The listing below is to be copied exactly, with pictures excluded.

————————

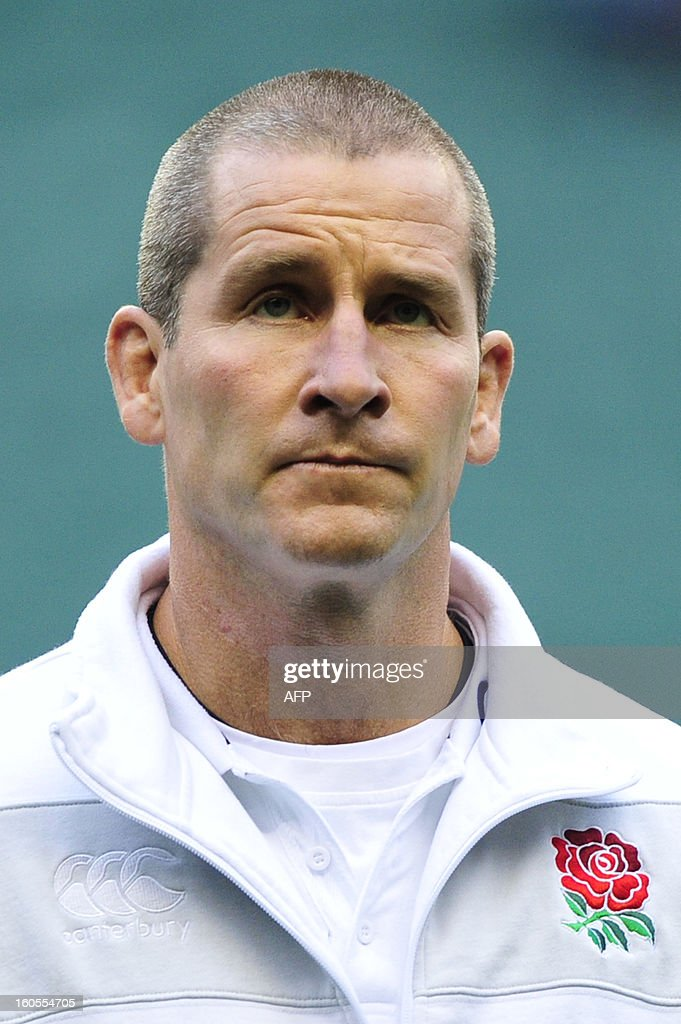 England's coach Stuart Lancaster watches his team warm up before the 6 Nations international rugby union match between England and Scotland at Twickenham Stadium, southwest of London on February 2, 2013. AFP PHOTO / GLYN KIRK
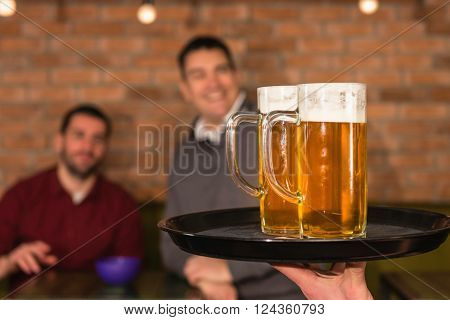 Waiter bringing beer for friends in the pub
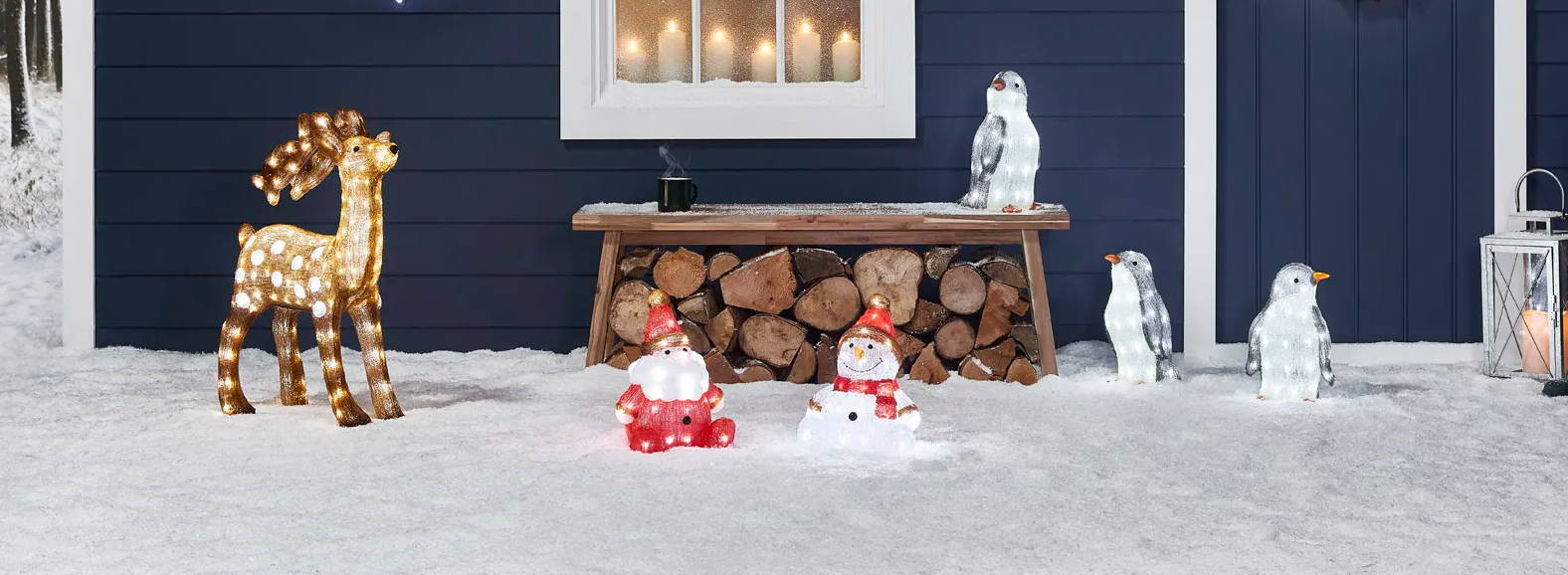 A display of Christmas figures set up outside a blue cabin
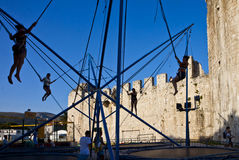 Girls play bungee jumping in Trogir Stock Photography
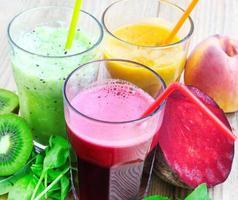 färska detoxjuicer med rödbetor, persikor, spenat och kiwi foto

————————

> _Response area_:
 England's coach Stuart Lancaster watches his team warm up before the 6 Nations international rugby union match between England and Scotland at Twickenham Stadium, southwest of London on February 2, 2013. AFP PHOTO / GLYN KIRK
 Waiter bringing beer for friends in the pub
 A display of Christmas figures set up outside a blue cabin
 Girls play bungee jumping in Trogir Stock Photography
 färska detoxjuicer med rödbetor, persikor, spenat och kiwi foto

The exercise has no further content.